公共分野では、スマートシティーの一環として、大きな社会課題である医療費削減に向けて「ヘルスケア」を注力領域として絞り込んだ。
柱となるのが健康経営を支援するソリューションだ。子会社のフォーネスライフを通じて、血中のタンパク質から将来起こりうる疾病を予測するサービス「フォーネスビジュアス」を展開しており、病気を未然に防ぎ、行動変容につなげる取り組みを強化している。
既に熊本県荒尾市が導入し、今年中には約10自治体に広がる見込みだ。アプリの活用からカウンセリングまで含めて未病の社会づくりを支援することで医療費を抑え、都市経営の最適化に貢献したい。
会計や人事給与、販売管理といった企業の基幹系システムを再構築するエンタープライズアプリケーションも強力に推進している。
顧客情報などさまざまなデータを分析して上流から業務コンサルティングを行い、基幹システムやデータ統合基盤を構築する取り組みを、NECグループ会社のアビームコンサルティングと連携しながら実施している。
他業種展開する大企業はそれぞれ異なる課題を抱えており、基幹システムの再構築は大きなビジネスになる。

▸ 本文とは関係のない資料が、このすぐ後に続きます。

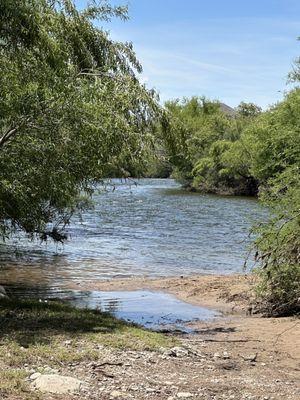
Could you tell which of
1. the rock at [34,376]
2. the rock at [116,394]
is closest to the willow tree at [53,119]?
the rock at [34,376]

大手14社を選定して大型プロジェクトを展開する予定だ。
事業展開の要となる人材の確保に向けては、25年卒の新卒採用から、首都圏を含め初任配属エリアを確約した新たな採用方式を取り入れを始める。選考時点で全国11の事業拠点から一つを選択し、試験を受けられるようにして地方の優秀な学生を集めたい。

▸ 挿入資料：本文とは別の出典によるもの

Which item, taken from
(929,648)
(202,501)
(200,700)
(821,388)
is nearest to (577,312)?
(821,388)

人材が集う魅力ある企業になるためのウェルビーイング経営の一環として、オフィス改革も進めている。本社ビルを改装し、「ラーニングパティオ」と呼ぶ新たな学びの場を整える。今年冬から2段階でリニューアルする予定で、共創と教育の場として社員の成長と働きがいの向上につなげたい。
パートナー企業との関係強化に向けた新たな取り組みにも着手する。DX人材強化や経営基盤改革、ビジネスマッチングなどサポートプログラムを用意して、つながりを深めていきたい。